— BEGIN —
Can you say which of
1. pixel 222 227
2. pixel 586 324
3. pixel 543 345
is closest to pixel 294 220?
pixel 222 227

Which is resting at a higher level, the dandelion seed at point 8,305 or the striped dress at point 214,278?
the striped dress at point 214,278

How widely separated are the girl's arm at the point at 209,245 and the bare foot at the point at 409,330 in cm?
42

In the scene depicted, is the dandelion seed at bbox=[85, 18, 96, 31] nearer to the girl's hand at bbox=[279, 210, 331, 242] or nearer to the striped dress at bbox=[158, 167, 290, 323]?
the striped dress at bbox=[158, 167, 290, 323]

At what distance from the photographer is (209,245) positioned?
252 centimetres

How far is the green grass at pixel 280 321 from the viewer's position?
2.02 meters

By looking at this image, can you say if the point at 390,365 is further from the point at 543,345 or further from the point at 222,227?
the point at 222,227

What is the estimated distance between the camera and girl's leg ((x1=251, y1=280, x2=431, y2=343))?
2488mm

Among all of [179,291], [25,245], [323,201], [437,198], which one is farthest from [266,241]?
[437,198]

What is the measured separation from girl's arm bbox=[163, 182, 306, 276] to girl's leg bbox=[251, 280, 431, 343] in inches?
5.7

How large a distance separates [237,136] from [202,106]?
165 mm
— END —
Count the lines in the material above that contain the string "dandelion", with case counting, and give only the number.

• [The response]:
2